Il Comitato dei commercianti del centro storico, che rappresenta una sessantina di negozianti, denuncia ritardi e disagi per il cantiere aperto a fine gennaio per il rifacimento della pavimentazione di Via del Prione, tra Via dei Mille e l’ingresso del Museo Lia. A quasi un mese dall’inizio dei lavori, secondo i rappresentanti del comitato, la situazione appare ferma, con conseguenze dirette sul commercio della zona.
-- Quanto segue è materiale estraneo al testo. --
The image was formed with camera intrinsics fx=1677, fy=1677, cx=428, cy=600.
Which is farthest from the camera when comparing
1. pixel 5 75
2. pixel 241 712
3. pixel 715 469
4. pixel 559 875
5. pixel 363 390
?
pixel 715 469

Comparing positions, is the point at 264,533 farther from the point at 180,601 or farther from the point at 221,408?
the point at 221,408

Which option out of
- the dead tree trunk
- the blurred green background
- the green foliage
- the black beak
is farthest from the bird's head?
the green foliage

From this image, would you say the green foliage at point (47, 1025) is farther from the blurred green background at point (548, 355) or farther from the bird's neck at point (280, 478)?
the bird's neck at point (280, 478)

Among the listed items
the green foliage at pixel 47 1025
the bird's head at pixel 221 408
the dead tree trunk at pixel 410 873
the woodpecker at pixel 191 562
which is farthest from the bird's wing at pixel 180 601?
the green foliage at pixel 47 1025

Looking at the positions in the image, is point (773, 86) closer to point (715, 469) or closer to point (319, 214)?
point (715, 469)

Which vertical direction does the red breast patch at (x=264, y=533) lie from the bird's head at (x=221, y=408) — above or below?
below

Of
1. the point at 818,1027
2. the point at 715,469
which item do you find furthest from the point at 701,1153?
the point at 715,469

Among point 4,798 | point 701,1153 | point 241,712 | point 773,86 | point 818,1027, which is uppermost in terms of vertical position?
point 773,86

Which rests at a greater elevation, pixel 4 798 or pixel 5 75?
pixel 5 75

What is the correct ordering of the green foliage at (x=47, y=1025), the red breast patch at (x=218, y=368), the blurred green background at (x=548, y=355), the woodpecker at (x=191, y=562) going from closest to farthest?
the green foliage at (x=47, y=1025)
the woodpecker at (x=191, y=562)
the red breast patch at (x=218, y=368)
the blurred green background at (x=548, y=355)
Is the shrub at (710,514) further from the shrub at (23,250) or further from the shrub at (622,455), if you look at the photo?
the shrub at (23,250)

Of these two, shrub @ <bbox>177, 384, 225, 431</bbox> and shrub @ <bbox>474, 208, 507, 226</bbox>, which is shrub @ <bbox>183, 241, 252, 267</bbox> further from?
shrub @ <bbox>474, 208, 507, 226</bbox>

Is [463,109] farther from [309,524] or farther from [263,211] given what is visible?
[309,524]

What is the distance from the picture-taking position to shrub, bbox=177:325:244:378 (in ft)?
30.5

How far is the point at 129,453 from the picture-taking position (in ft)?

“Le transenne consentono un passaggio molto stretto – spiega una rappresentante del comitato – che è stato allargato nella giornata di ieri, dopo numerose richieste da parte dei commercianti, spostando le paratie di poche decine di centimetri. All’interno del cantiere il sedime è in attesa della posa delle pietre che costituiranno il piano di calpestio, ma, come detto, da settimane non si vede nessuno: e dopo aver chiesto spiegazioni più volte, nelle scorse ore dagli uffici comunali è stato comunicato per le vie brevi che il posatore ha un problema di salute. Possibile che un appalto in pieno centro storico possa rimanere fermo per settimane e che non ci siano altri posatori disponibili? Ci sentiamo presi in giro dall’amministrazione, che ha accampato scuse diverse per giorni e giorni, salvo poi uscire con questa novità”.
Come si presentava il cantiere il 31 gennaio scorso
Un’altra commerciante sottolinea l’impatto sulle vendite: “In quel punto si crea un imbuto e le persone evitano di passarci, preferendo altre strade. Questo è un danno per i negozi che si trovano lì, ma anche per tutti quelli della parte Nord di Via del Prione. Andando avanti così le catene chiuderanno e le commesse rimarranno a casa, mentre i piccoli negozi, che hanno logiche ben diverse, rimarranno aperti in piena sofferenza. Già i mesi di gennaio e febbraio sono durissimi per la nostra categoria: così è ancora peggio”.
“La farmacia e i commercianti nelle immediate vicinanze del cantiere, almeno quelli rimasti aperti, stanno lamentando gravissime perdita in termini di clientela e fatturato”, aggiunge. “Capisco le persone che decidono di passare altrove: in quella strettoia, in mezzo alla quale è stato incluso un dehors, passava a malapena un passeggino e il transito è pericoloso con tutti i monopattini e i rider sfrecciano a tutte le ore”.
Con l’avvicinarsi di San Giuseppe e il ritorno degli sbarchi delle navi da crociera, il comitato teme ulteriori problemi: “Tra meno di un mese riprendono gli sbarchi delle navi da crociera e ci sarà San Giuseppe: ci domandiamo come pensa di fare l’amministrazione comunale… la fine dei lavori prevista per il 26 marzo sarebbe comunque dopo la fiera, con il ritardo accumulato andremo ben più in là. E il Comune pensa di affrontare i giorni più importanti dell’anno dal punto di vista commerciale con una strozzatura nel bel mezzo di Via del Prione? Non si rendono conto del danno che questo ci sta provocando e ci provocherà nelle prossime settimane?”.
I commercianti non mettono in discussione i lavori pubblici, ma chiedono maggiore efficienza e attenzione nella gestione degli appalti. “In questo stesso tratto la pavimentazione è stata rifatta nel 2022, non cinquant’anni fa, ma dopo pochi giorni le pietre erano già spezzate in due o più pezzi. Cosa abbiamo fatto di male per meritarci cantieri infiniti ogni quattro anni? Abbiamo visto che il Comune ha affidato i lavori del secondo lotto del rifacimento del selciato di Via del Prione: ma a questo punto abbiamo paura che possa essere un altro bagno di sangue. Personalmente sono fermamente contraria all’avvio di un secondo cantiere, viste le premesse…”, dice una rappresentante del comitato.
“Nel resto del mondo come fanno? Si lavora nei fine settimana, anche di notte se necessario, ma certi lavori in zone nevralgiche della città vengono realizzati in tempi brevi. Qua invece andiamo avanti a gare al massimo ribasso e senza l’applicazione di penali. E i risultati si vedono…”, conclude la portavoce, sintetizzando il malumore condiviso da tutta la categoria.